Google’s Gemini model uses a slightly different approach for schema definition. Instead of using Zod directly, we need to translate our schema into Google’s FunctionDeclarationSchemaType format. Here’s how we can adapt our UserSchema for Gemini:

const genAI = new GoogleGenerativeAI("YOUR_API_KEY");
const model = genAI.getGenerativeModel({
  model: "gemini-1.5-pro",
  generationConfig: {
    responseMimeType: "application/json",
    responseSchema: {
      type: FunctionDeclarationSchemaType.OBJECT,
      properties: {
        id: { type: FunctionDeclarationSchemaType.STRING },
        name: { type: FunctionDeclarationSchemaType.STRING },
        age: { type: FunctionDeclarationSchemaType.NUMBER },
        email: { type: FunctionDeclarationSchemaType.STRING },
        isActive: { type: FunctionDeclarationSchemaType.BOOLEAN },
        tags: {
          type: FunctionDeclarationSchemaType.ARRAY,
          items: { type: FunctionDeclarationSchemaType.STRING },
        },
        preferences: {
          type: FunctionDeclarationSchemaType.OBJECT,
          properties: {
            theme: { type: FunctionDeclarationSchemaType.STRING },
            notifications: { type: FunctionDeclarationSchemaType.BOOLEAN },
          },
        },
        createdAt: { type: FunctionDeclarationSchemaType.STRING },
      },
    },
  },
});

const geminiResult = await model.generateContent(
  "Extract user information from: " + unstructuredUserInformation
);
const geminiUser = JSON.parse(geminiResult.response.text());
console.log("Gemini result:", geminiUser.name);

Conclusion & Outlook

The field of Generative AI is rapidly evolving, with new models, technologies, and concepts being introduced nearly weekly. While Large Language Models (LLMs) excel at generating human-like text, many real-world use cases require more deterministic behaviour. The introduction of JSON Schema support in models like GPT-4o, Llama, Mistral, and Gemini represents a significant leap forward in addressing this challenge, allowing developers to harness the power of LLMs while ensuring structured, consistent outputs.
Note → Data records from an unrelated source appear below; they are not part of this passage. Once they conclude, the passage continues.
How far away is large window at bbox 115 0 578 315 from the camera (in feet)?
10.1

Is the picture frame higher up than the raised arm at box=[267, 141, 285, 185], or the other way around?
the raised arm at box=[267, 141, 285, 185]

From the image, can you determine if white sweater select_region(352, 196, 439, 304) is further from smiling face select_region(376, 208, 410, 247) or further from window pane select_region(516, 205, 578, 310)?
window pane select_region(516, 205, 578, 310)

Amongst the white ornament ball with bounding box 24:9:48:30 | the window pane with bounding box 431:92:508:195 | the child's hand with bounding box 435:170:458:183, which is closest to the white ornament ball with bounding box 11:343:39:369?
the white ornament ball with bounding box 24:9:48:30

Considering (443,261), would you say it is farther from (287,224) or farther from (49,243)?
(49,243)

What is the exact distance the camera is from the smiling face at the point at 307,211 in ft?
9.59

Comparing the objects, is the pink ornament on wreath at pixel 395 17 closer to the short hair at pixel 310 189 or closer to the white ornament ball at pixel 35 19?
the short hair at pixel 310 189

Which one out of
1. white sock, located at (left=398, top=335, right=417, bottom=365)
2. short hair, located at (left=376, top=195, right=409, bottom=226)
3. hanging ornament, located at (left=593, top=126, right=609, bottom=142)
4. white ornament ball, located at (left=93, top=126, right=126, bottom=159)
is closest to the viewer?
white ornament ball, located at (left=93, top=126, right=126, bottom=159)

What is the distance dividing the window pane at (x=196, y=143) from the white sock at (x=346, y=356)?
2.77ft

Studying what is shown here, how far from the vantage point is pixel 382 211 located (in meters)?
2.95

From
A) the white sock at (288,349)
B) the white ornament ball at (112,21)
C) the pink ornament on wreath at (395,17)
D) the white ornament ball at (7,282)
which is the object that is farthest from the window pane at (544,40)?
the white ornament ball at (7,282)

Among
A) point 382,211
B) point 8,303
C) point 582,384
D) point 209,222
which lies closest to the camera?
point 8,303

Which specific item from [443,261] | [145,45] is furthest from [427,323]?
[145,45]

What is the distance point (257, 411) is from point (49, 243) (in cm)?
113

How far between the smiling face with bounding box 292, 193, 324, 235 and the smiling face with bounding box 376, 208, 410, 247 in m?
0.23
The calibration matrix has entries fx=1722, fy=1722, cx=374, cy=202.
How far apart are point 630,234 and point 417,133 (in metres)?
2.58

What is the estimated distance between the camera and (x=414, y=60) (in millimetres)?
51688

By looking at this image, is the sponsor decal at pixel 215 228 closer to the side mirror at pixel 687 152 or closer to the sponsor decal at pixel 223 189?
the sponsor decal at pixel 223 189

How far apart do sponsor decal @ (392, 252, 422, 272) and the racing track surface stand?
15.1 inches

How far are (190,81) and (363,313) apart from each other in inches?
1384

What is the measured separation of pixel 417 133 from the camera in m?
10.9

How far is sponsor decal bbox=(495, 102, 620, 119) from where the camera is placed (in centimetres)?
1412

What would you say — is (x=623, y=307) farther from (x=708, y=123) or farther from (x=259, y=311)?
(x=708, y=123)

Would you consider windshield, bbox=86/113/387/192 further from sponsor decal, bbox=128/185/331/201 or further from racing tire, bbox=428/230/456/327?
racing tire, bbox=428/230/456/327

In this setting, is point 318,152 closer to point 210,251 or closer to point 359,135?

JSON Schema provides a robust method for constraining LLM outputs, effectively bridging the gap between flexible natural language generation and the strict requirements of structured data processing. By employing JSON Schemas, developers can now guarantee that LLM responses conform to specific formats, greatly simplifying integration with existing systems and workflows. As LLM technology progresses, we can anticipate further refinements in schema-based output control, potentially supporting even more complex structures and constraints. Mastering JSON Schema techniques for LLMs will be crucial for developers aiming to harness these models’ full potential in production environments, paving the way for innovative solutions that combine AI’s generative capabilities with the precision demanded by real-world applications.